Medicines – largest single driver of financial hardship
Financial hardship is heavily concentrated among poor people, pensioners and people living in rural areas. Outpatient medicines are the largest single driver of catastrophic out-of-pocket payments and their contribution to financial hardship has increased over time.
For poorer households, inpatient care is the second-largest driver of catastrophic health spending, perhaps linked to informal payments for hospital care (the use of cash or presents to secure services), which have also increased.
Financial protection undermined by gaps in coverage
The share of the population covered by the Republic of Moldova’s national health insurance fund has increased in recent years, but over 10% of the population still lacks coverage, mainly because entitlement is linked to payment of health insurance contributions. The number of people who work in the informal sector and cannot afford to pay contributions is significant.
For those who are covered by the health insurance fund, financial protection may be undermined by the limited range of publicly financed outpatient medicines, heavy co-payments for these medicines, underdeveloped strategic purchasing and the practice of informal payments.
As a result of these gaps in coverage, poorer households are at high risk of being uninsured, facing financial barriers to access and experiencing catastrophic health spending.
Pandemic demonstrates value of universal health coverage
In working to control the COVID-19 outbreak, the Republic of Moldova has used reserve funds to guarantee free hospital treatment for everyone, regardless of health insurance status.
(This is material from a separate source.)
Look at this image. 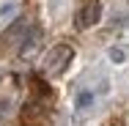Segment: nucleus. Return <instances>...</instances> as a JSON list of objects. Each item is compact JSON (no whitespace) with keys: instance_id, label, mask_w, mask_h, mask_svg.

As the longer-term economic disruption caused by COVID-19 becomes more evident, this short-term measure could be turned into a permanent feature. De-linking entitlement to all health services – not just hospital care – from payment of contributions would ensure that everyone is covered.
Re-designing the coverage of outpatient medicines will also help strengthen financial protection – for example, by extending the range of outpatient medicines covered, ensuring that poor households and people with chronic conditions are exempt from co-payments and introducing a cap on co-payments for everyone.
Moving towards universal health coverage requires a commitment to steadily increasing public spending on health. This is even more important in the context of COVID-19, which demands greater public investment in health, better use of existing resources and policy responses carefully designed to reduce unmet need and financial hardship for people at risk of poverty and social exclusion.
“Universal health coverage must remain a policy objective that is central to the agenda of recovery and rebuilding in the coming months,” said Dr Natasha Azzopardi-Muscat, Director of the Division of Country Health Policies and Systems in the WHO Regional Office for Europe.